Mitchell is the 12th incarcerated person to die at the Southern State Correctional Facility since January 2022, according to official reports. The prison includes an infirmary and a housing unit for elderly and chronically ill people.
He was lodged after allegedly violating his probation related to a charge of larceny from a person, as well as a charge of misdemeanor theft, according to state police.
The Department of Corrections last week placed the facility’s superintendent, Mike Lyon, on paid leave amid a misconduct investigation. The probe is not related to the recent deaths of incarcerated people, corrections officials have said.
The corrections department recently switched its health care services provider from VitalCore to Wellpath LLC, effective July 1.
Timothy Burgess, the Vermont leader for Citizens United for the Rehabilitation of Errants — who was formerly incarcerated in Vermont himself — said people involved in the justice system take great personal risk by speaking publicly about life inside prison, including by talking to the press.
“It opens up the possibility of retaliation,” he said, which could include anything from being moved to a different facility, to “less obvious things like all of a sudden you’re having trouble getting a book from the library. It can be that petty.”

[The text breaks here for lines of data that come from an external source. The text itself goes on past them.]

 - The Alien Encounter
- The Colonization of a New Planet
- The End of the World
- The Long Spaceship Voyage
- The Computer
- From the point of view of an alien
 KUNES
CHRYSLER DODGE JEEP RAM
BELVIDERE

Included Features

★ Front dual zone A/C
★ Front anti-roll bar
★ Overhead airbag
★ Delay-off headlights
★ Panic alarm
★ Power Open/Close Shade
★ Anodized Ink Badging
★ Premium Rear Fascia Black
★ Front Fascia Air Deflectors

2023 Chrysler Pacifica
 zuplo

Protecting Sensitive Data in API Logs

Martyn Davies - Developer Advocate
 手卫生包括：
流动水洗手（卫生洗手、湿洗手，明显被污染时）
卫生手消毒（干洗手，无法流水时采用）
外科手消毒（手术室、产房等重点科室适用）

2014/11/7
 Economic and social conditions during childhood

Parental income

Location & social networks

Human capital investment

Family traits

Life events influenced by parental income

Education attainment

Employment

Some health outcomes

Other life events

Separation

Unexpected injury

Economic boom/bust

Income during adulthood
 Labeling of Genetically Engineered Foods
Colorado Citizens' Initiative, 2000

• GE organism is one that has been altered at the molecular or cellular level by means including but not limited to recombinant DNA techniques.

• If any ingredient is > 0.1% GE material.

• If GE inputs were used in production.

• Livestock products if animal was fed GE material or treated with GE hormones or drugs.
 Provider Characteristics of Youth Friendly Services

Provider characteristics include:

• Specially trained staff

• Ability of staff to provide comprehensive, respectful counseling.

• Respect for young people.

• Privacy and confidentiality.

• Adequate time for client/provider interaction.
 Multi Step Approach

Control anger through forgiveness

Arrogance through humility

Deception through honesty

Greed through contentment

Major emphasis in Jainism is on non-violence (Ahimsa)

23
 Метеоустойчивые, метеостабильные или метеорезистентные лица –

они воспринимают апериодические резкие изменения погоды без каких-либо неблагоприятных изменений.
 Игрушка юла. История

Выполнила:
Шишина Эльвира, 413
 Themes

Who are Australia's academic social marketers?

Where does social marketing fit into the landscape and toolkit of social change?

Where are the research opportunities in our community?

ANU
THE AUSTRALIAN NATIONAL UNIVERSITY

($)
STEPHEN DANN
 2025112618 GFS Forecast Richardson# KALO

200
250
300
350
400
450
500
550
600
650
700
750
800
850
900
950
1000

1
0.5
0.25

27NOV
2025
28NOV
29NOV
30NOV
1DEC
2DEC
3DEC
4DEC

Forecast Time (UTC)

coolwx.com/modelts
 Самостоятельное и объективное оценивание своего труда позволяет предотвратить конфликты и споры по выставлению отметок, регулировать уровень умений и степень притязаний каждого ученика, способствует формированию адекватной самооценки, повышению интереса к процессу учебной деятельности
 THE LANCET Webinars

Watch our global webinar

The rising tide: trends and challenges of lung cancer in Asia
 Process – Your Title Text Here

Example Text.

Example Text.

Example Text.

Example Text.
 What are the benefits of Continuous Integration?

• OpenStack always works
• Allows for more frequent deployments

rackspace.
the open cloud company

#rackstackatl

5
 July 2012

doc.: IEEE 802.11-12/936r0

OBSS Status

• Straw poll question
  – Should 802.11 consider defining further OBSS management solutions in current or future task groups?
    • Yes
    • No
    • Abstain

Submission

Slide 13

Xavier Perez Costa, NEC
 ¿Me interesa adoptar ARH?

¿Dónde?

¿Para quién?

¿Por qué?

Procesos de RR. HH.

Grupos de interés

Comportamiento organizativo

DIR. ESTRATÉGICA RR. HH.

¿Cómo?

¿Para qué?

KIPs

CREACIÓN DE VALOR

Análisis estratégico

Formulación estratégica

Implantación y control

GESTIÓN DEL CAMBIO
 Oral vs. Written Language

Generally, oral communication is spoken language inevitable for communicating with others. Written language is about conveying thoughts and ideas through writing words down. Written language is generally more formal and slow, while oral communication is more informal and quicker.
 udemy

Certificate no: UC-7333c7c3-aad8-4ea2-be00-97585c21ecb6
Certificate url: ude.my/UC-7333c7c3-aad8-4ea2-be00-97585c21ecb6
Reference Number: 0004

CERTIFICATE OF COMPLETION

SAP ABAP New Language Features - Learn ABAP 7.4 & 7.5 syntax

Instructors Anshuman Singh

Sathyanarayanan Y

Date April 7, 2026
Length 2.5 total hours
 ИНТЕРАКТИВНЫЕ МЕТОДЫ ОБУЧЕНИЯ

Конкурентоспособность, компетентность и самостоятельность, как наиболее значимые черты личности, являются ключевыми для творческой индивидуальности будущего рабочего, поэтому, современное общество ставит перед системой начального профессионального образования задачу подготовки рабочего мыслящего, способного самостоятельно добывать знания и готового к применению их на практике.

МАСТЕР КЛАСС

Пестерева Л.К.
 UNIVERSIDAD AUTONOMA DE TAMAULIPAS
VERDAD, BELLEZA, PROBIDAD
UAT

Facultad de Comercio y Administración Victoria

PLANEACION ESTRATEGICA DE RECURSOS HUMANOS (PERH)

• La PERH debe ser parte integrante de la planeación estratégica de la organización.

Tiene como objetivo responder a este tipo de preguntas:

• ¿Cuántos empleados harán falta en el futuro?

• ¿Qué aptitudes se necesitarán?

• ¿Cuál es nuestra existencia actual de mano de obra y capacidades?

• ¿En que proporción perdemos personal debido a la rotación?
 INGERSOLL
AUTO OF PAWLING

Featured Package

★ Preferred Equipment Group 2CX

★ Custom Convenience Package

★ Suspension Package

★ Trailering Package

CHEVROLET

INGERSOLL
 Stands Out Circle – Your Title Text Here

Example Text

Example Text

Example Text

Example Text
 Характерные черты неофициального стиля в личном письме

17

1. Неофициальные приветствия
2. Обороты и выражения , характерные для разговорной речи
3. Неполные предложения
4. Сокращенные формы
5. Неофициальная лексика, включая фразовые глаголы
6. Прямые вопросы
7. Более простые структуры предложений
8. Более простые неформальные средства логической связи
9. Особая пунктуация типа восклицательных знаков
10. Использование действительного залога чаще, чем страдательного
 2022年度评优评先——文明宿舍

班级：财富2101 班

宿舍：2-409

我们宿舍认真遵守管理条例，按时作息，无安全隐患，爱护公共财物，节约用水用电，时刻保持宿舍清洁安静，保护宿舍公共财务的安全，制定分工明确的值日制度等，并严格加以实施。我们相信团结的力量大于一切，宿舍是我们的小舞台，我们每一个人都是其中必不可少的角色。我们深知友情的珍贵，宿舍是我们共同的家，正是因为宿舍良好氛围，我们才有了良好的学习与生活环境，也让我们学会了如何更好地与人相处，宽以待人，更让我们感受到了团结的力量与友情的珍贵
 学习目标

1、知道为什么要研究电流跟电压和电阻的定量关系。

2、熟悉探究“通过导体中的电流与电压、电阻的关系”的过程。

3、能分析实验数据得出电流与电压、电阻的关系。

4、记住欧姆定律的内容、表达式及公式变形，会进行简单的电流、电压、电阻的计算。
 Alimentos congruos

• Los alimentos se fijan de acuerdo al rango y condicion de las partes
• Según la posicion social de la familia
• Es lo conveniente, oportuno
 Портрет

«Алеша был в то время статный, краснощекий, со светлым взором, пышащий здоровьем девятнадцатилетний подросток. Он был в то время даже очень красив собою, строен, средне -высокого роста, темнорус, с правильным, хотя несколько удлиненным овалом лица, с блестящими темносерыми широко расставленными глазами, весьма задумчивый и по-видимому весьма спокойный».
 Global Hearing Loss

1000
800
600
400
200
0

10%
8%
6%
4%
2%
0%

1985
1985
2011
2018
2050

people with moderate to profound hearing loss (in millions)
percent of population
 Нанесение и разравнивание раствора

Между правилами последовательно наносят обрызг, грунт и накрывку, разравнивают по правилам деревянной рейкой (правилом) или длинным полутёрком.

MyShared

Burgess, who has a heart condition, also described how difficult it can be to receive medical treatment as an incarcerated person. Often, people are brushed off as dramatic, or forced to wait extended periods of time for care, he said.
Lawson told VTDigger that Mitchell had contracted Covid-19 in the Springfield prison, which Lawson said worsened respiratory issues he already had.
“I don't know the extent of his issues. I just know it was always breathing issues. And when he got Covid, it intensified everything,” Lawson said, adding that Mitchell was brought to the hospital during his Covid infection.
On Wednesday, Deml said Mitchell had a “robust medical history.” On Friday, Sommer, the corrections spokesperson, declined to comment on whether Mitchell ever had Covid-19, citing a federal medical privacy law.
Lawson has been lodged at Southern State since September while awaiting trial on two charges of aggravated domestic assault. Because of Mitchell’s health issues, Lawson said other incarcerated people would look out for him.
“I have a little box he made me out of cards, still,” he said. “He was a good guy, really charismatic.”
Now, less than a week since Mitchell’s death, Lawson wonders if anything will change. He has been moved from his previous cell to a unit nearby, he said, but word of the tragedy has spread.
“All of it's really traumatizing watching someone die in front of you,” he said.